There is a dose of the drama queen about Merchant, who tends to worship at the altar of the art god rather than the rock god. Her 23-minute, one-woman Ophelia art film was shown at a dozen album launch parties, as well as two film festivals. In explaining why she chose to do the film, Merchant lets slip some egalitarian ideals. She is, contrary to her media image, capable of laughing at her own idealism.
"Um, well, I realized that ... uh. ... my work demands that I know about the various visual areas, and I've always designed my own record company." She laughs at her slip of the tongue. "I wish I could [do that]. Everyone would have to fly coach," she says, laughing again. "And all bands would get full medical insurance.
"I meant I've always designed my record covers, and posters, and you know, I always pick my own directors for videos and all that. So I just take it to the next level.
"I just wanted to take more control over that image-making machine and do something more creative," she adds, more succinctly.
Merchant would like to explore the visual realm further, in the form of acting. Although she's read numerous scripts, she has yet to find one suitable to her social conscience. She is impressed by the time-capsule quality of a gospel singer like Mahalia Jackson appearing in 1940s films. She would like to do a small walk-on part, such as Tom Waits did so brilliantly in The Fisher King. "I have been reading scripts and meeting with directors, but I've been doing that for years," she says. "I'm very picky. It has to be a film that says something about the human condition or spirit, and something that I want said, or I can't do it. I know how I feel when I walk away from a film, and it has to be really clever for me to be entertained."

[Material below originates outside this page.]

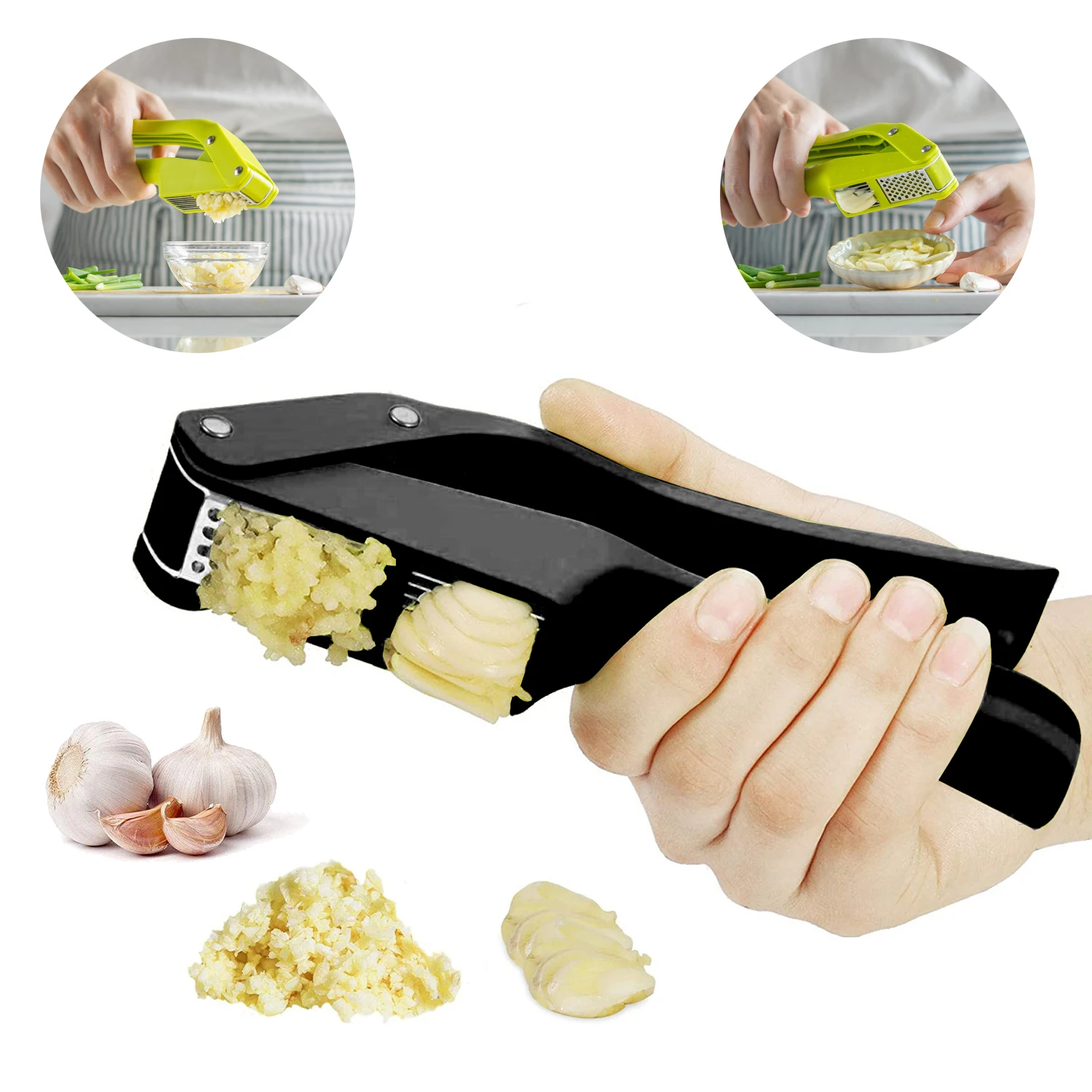 Kitchen Gadgets Gifts - 2 in 1 Garlic Ricer and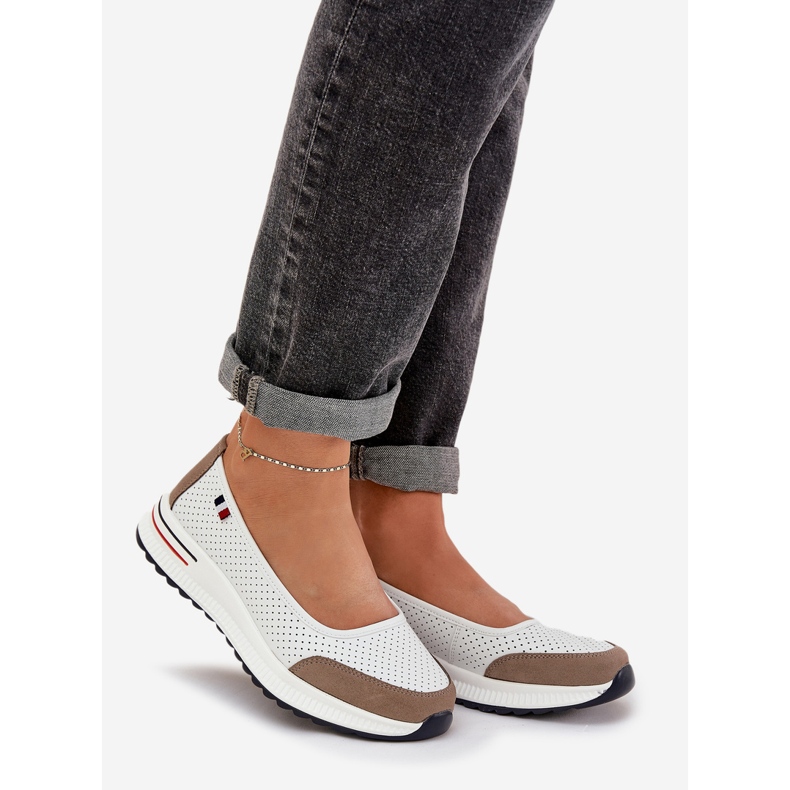 White leather ballerinas 1 White leather ballerinas 1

Such a statement is precisely the kind of mild arrogance that has earned her barbs in the press. If she's too proud, too defensive, it may be that she's simply a young musician who's matured in a business that's unforgiving, no matter where you're at in your professional and personal development. Merchant seems aware that both her flaws and successes are up for critique, and it's up to her to defend them. "The only thing that hurts sometimes is this impression that I'm extremely didactic or prudish," she says.
"I feel I'm a musician, not a rock musician, and that gives me more latitude, longititude, and hopefully I can grow and change, and not have people lament how things were when I was young and rebellious and raunchy or whatever.
"On some of those early records, I do have my moments of embarrassment, but I'd like to see your journals from 17."